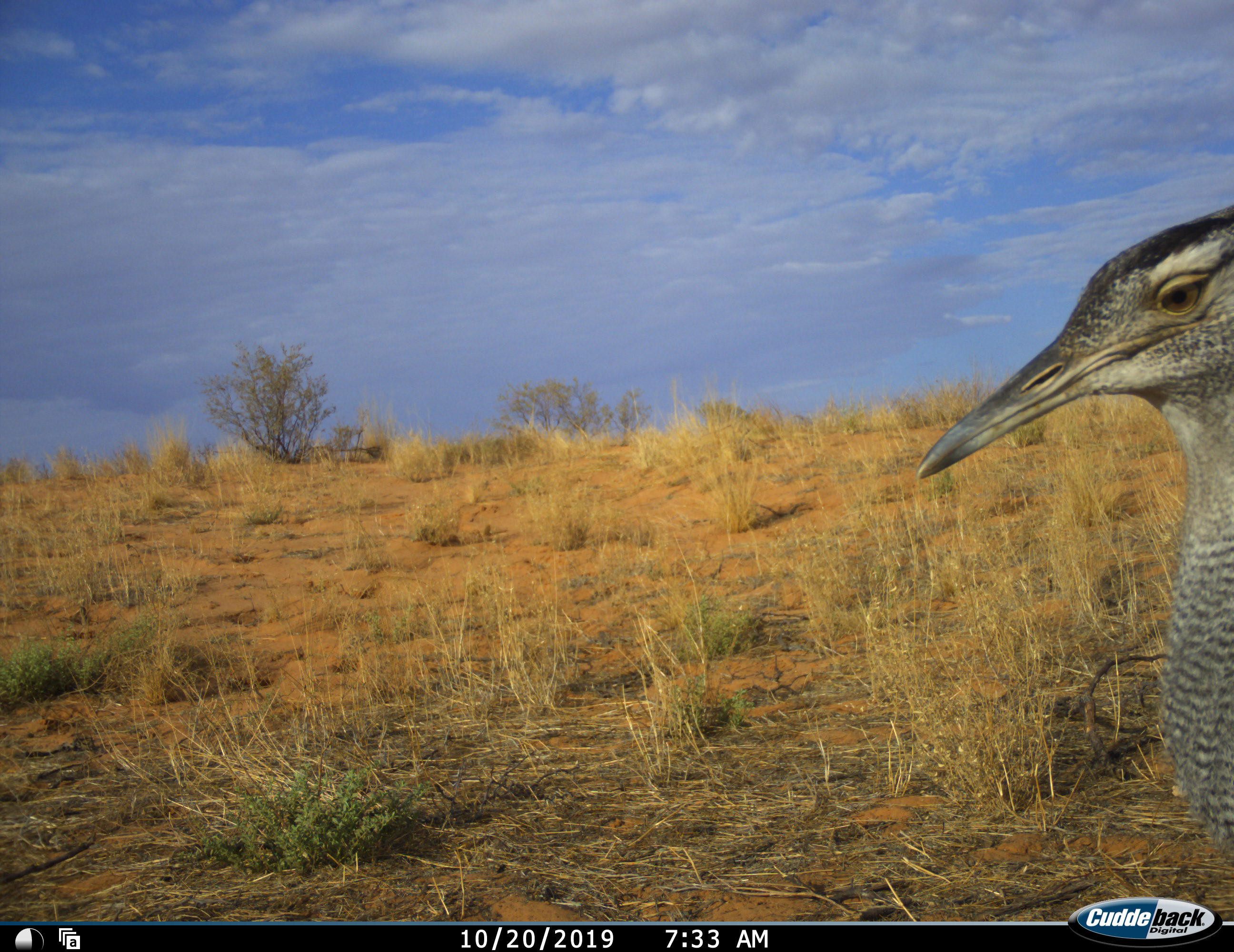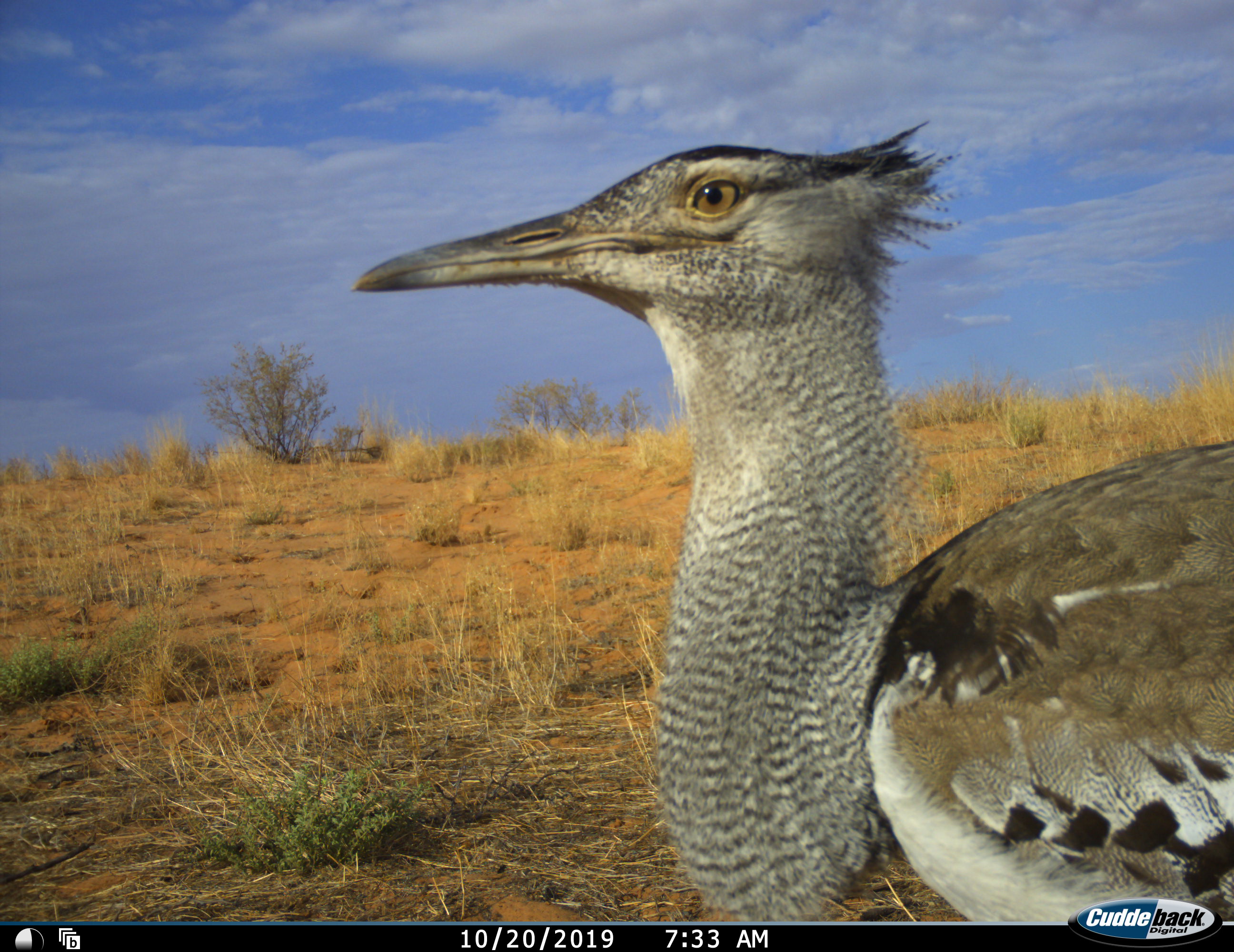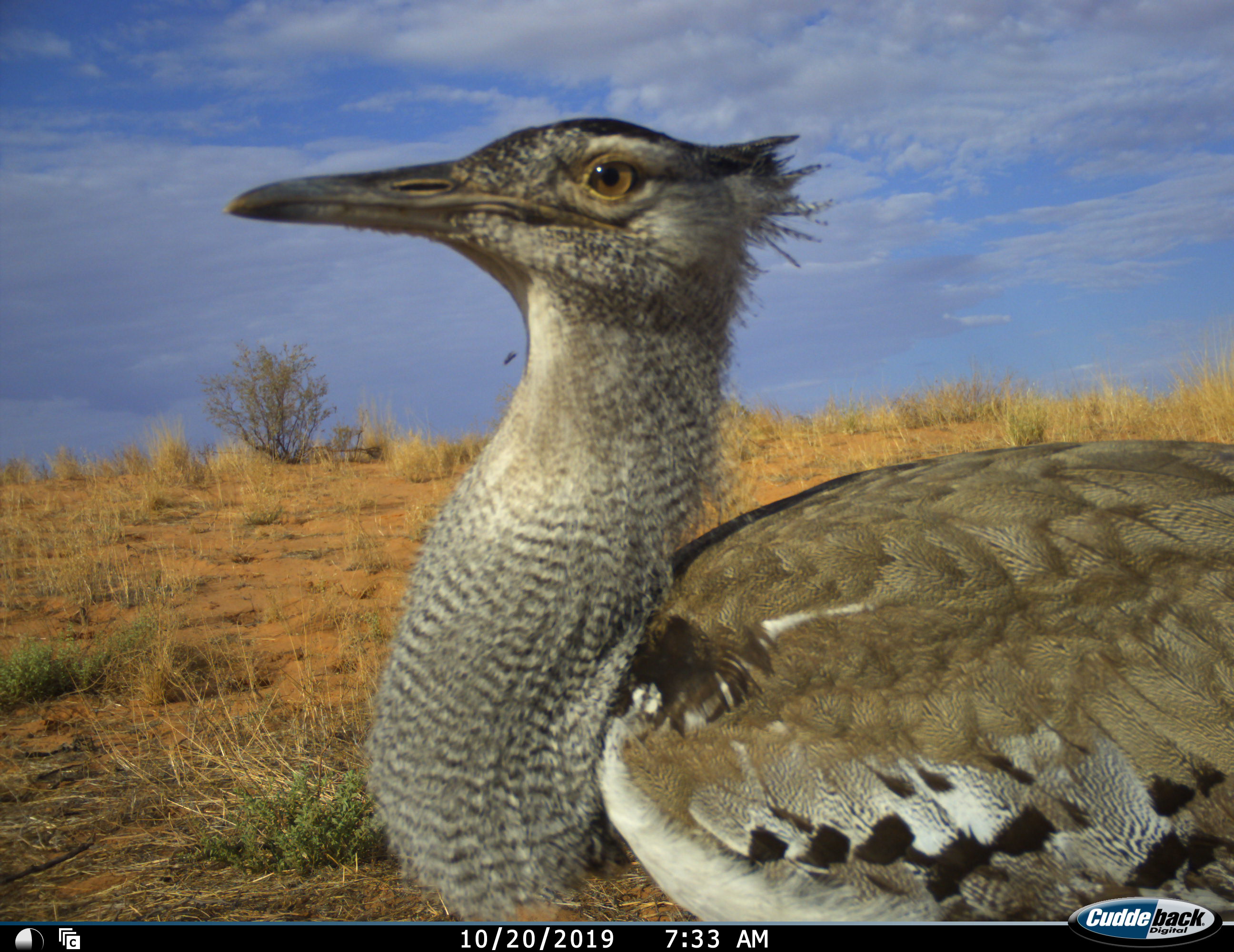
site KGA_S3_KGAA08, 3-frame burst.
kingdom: Animalia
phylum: Chordata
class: Aves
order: Otidiformes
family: Otididae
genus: Ardeotis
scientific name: Ardeotis kori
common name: kori bustard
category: bustardkori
Bustardkori (kori bustard) (Ardeotis kori), count 1. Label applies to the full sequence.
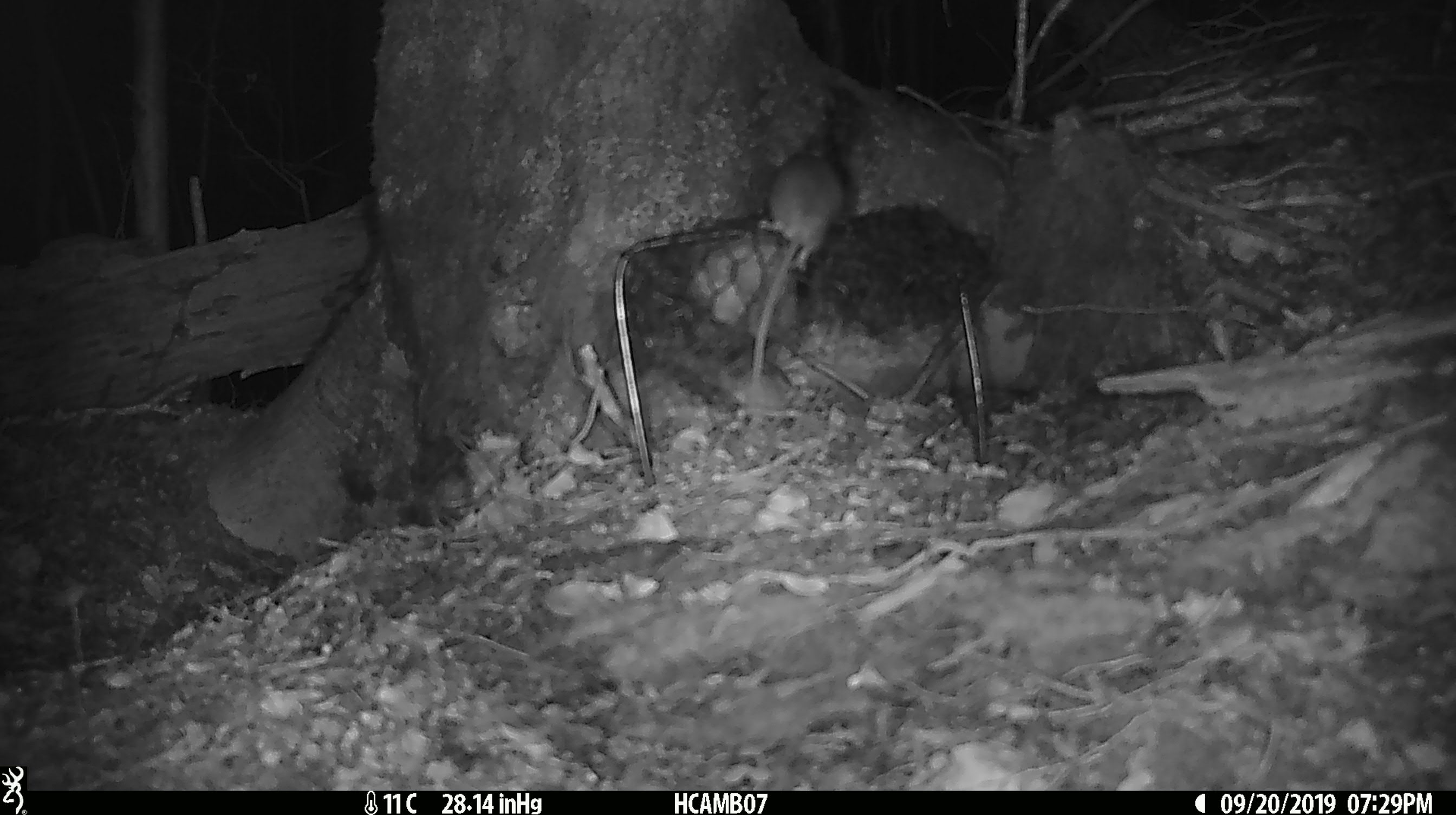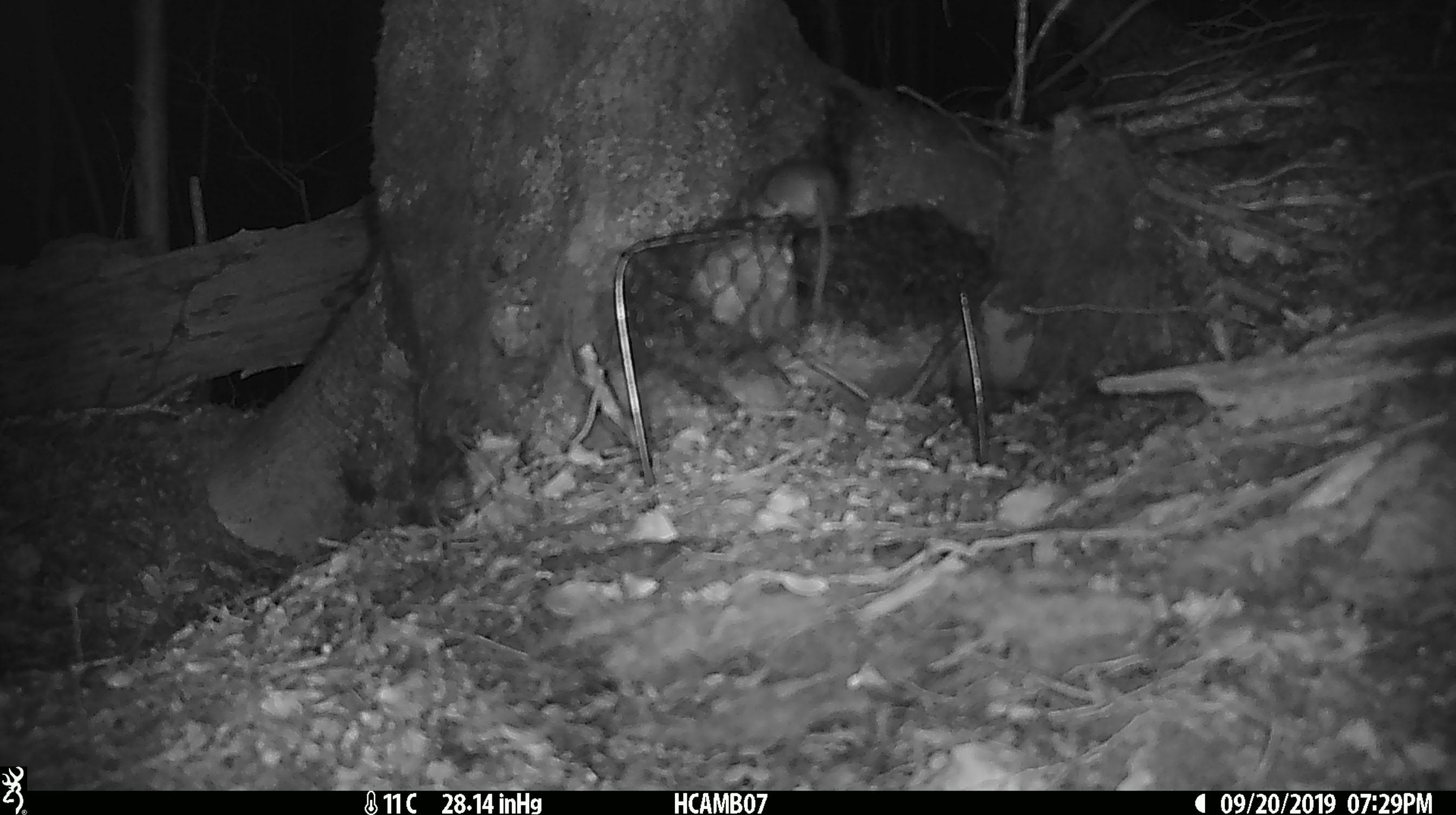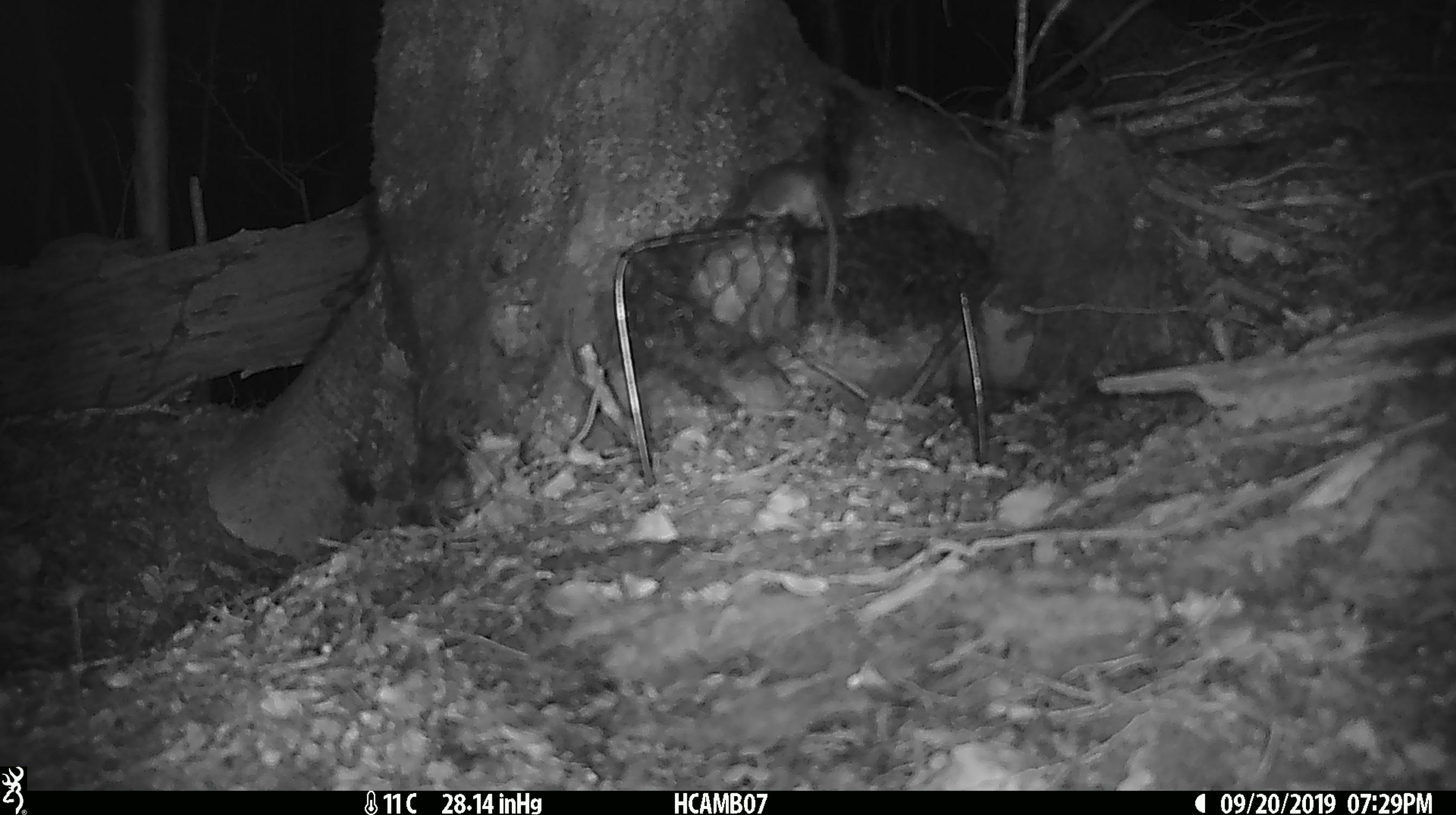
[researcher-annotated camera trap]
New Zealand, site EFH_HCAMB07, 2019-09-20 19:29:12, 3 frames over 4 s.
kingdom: Animalia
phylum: Chordata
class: Mammalia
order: Rodentia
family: Muridae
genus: Mus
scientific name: Mus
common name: mouse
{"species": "mouse (Mus)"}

Your goal:
The lines from the one with "class: Aves" to the end of the data above should be retyped exactly, both ends included, and pictures are to be left out.

Your solution:
class: Aves
order: Otidiformes
family: Otididae
genus: Ardeotis
scientific name: Ardeotis kori
common name: kori bustard
category: bustardkori
Bustardkori (kori bustard) (Ardeotis kori), count 1. Label applies to the full sequence.
[researcher-annotated camera trap]
New Zealand, site EFH_HCAMB07, 2019-09-20 19:29:12, 3 frames over 4 s.
kingdom: Animalia
phylum: Chordata
class: Mammalia
order: Rodentia
family: Muridae
genus: Mus
scientific name: Mus
common name: mouse
{"species": "mouse (Mus)"}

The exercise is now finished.